Rule-based filtering

Content filtering techniques relied on the specification of lists of words or regular expressions disallowed in mail messages. Thus, if a site receives spam advertising "herbal Viagra", the administrator might place these words in the filter configuration. The mail server would thence reject any message containing the phrase.

Header filtering is the means of inspecting the header of the email, the part of the message that contains information about the message. Spammers will often spoof fields in the header in order to hide their identities, or to try to make the email look more legitimate than it is; many of these spoofing methods can be detected. Also, headers that violate the RFC 2822 standard on how the email header is to be formed are frequently rejected.

Disadvantages of filtering are threefold: First, it can be time-consuming to maintain. Second, it is prone to false positives. Third, these false positives are not equally distributed: since content filtering is prone to reject legitimate messages on topics related to products frequently advertised in spam. A system administrator who attempts to reject spam messages which advertise mortgage refinancing, credit or debt may inadvertently block legitimate e-mail on the same subject.

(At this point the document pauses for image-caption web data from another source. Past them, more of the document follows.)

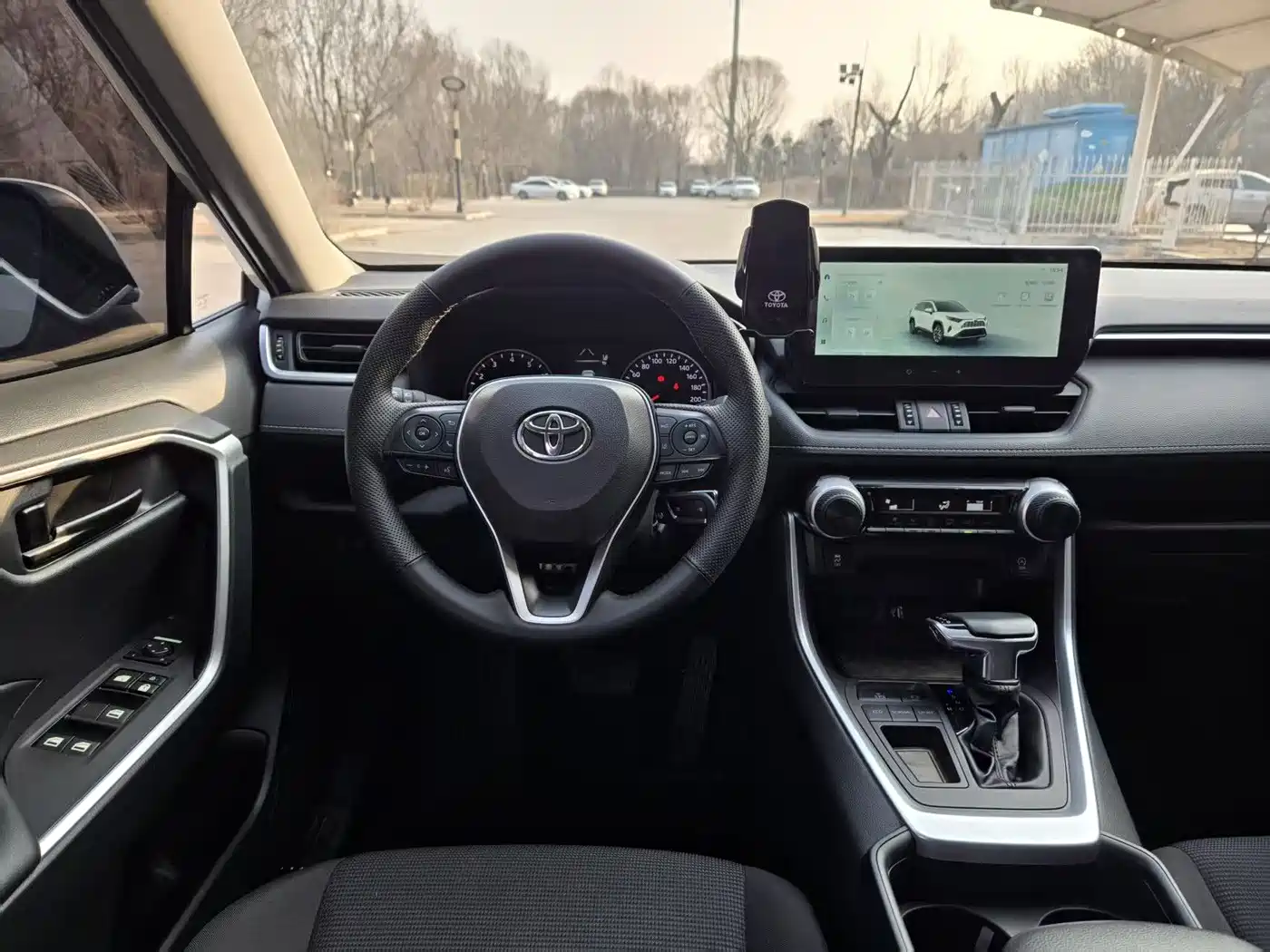 Toyota RAV4 Rongfang 2024 2.0L CVT FWD Urban Edition фото 10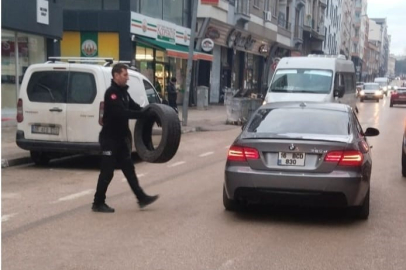 Nilüfer’de kaldırımlar işgallerden arındırılıyor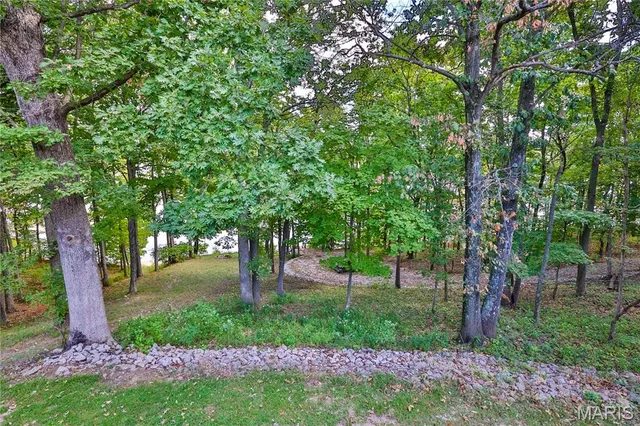 $500,000 | 76 Furness Lane, Hillsboro, IL 62049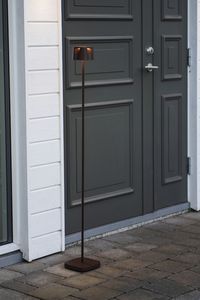 floor-standing lamp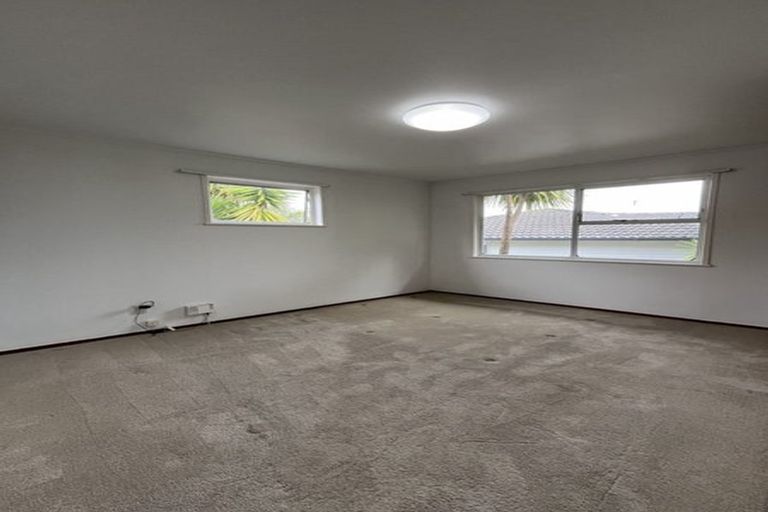 Photo of property in 32 Powrie Street, Glenfield, Auckland, 0629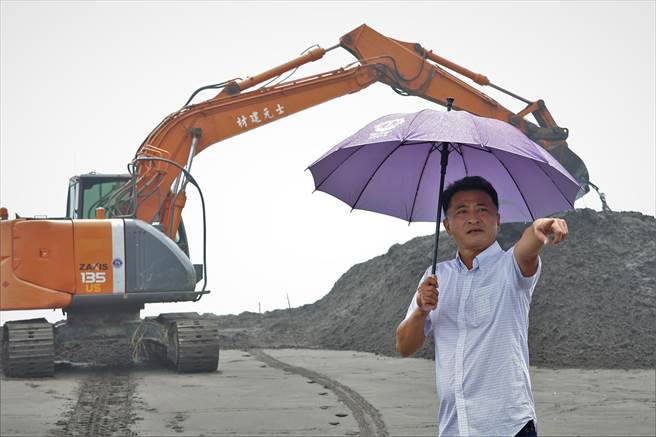 宜兰县苏澳镇长李明哲今至新城溪口勘查出海口疏通工程。 （苏澳镇公所提供／吴佩蓉宜兰传真）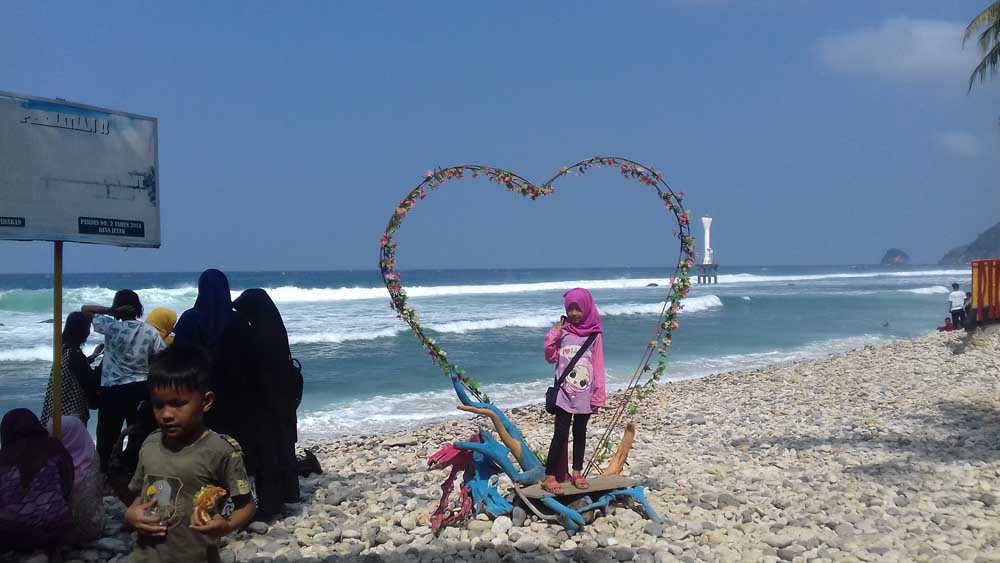 Pantai Pidakan dengan hamparan batu kerikil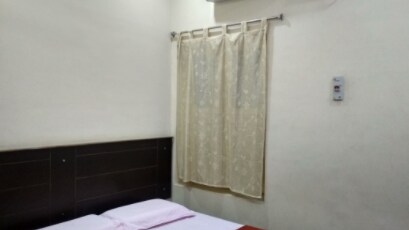 PANDIAN LODGE Room Type - Double Bed Room A/C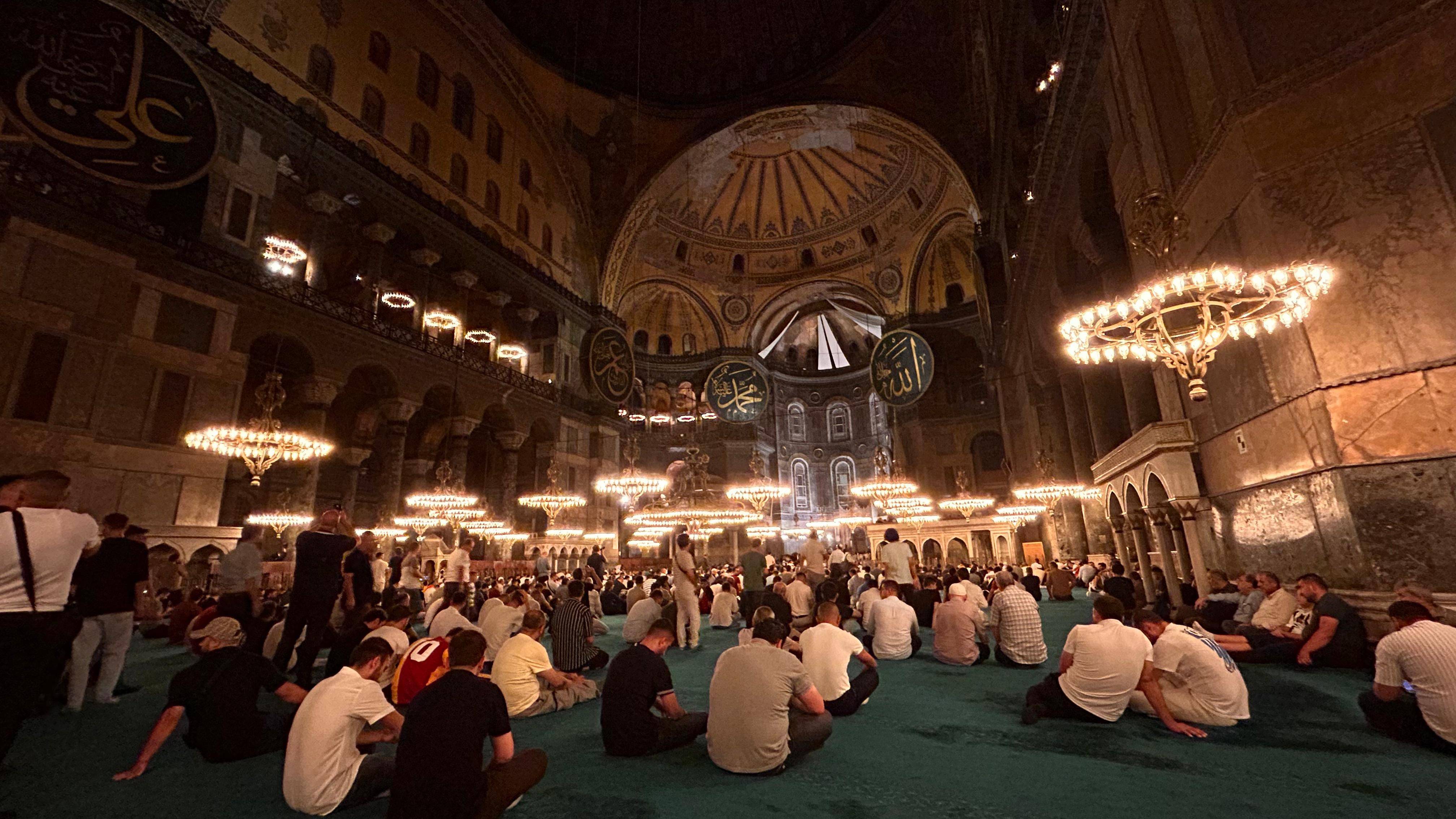 Çamlıca Camii'nde Mevlit Kandili dualarla idrak edildi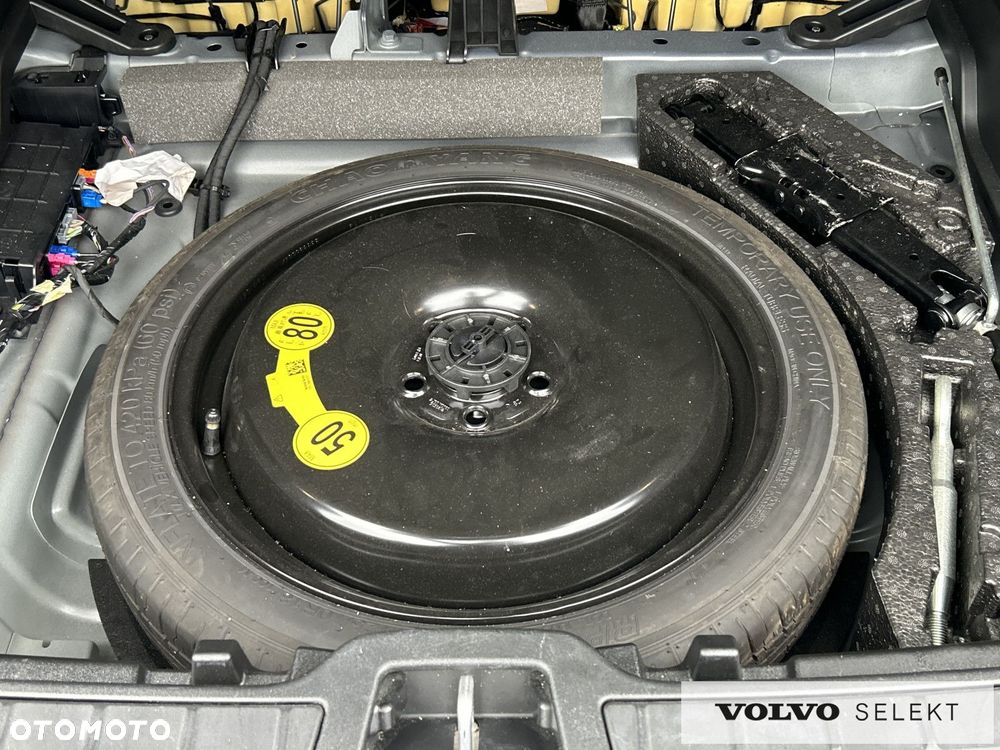 Volvo XC 40 - 24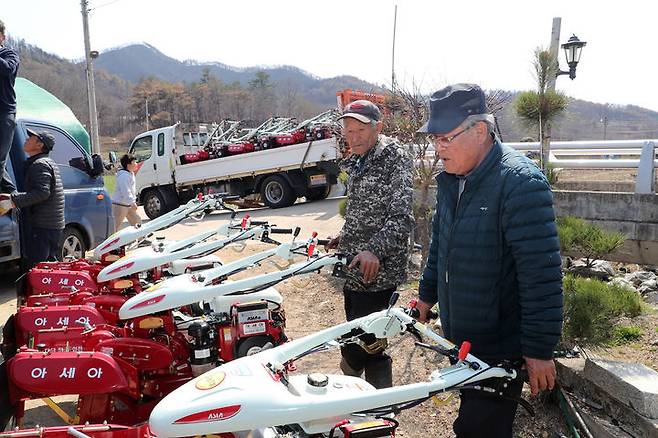 [안동=뉴시스] 산불피해 농가에 농기계를 임대하고 있다. (사진=안동시 제공) 2025.04.09. photo@newsis.com *재판매 및 DB 금지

Spammers frequently change the phrases and spellings they use. This can mean more work for the administrator. However, it also has some advantages for the spam fighter. If the spammer starts spelling "Viagra" as "V1agra" (see leet) or "Via_gra", it makes it harder for the spammer's intended audience to read their messages. If they try to trip up the phrase detector, by, for example, inserting an invisible-to-the-user HTML comment in the middle of a word ("Viagra"), this sleight of hand is itself easily detectable, and is a good indication that the message is spam. And if they send spam that consists entirely of images, so that anti-spam software can't analyze the words and phrases in the message, the fact that there is no readable text in the body can be detected, making that message a higher risk of being spam.

Content filtering can also be implemented to examine the URLs present (i.e. spamvertising) in an email message. This form of content filtering is much harder to disguise as the URLs must resolve to a valid domain name. Extracting a list of such links and comparing them to published sources of spamvertised domains is a simple and reliable way to eliminate a large percentage of spam via content analysis.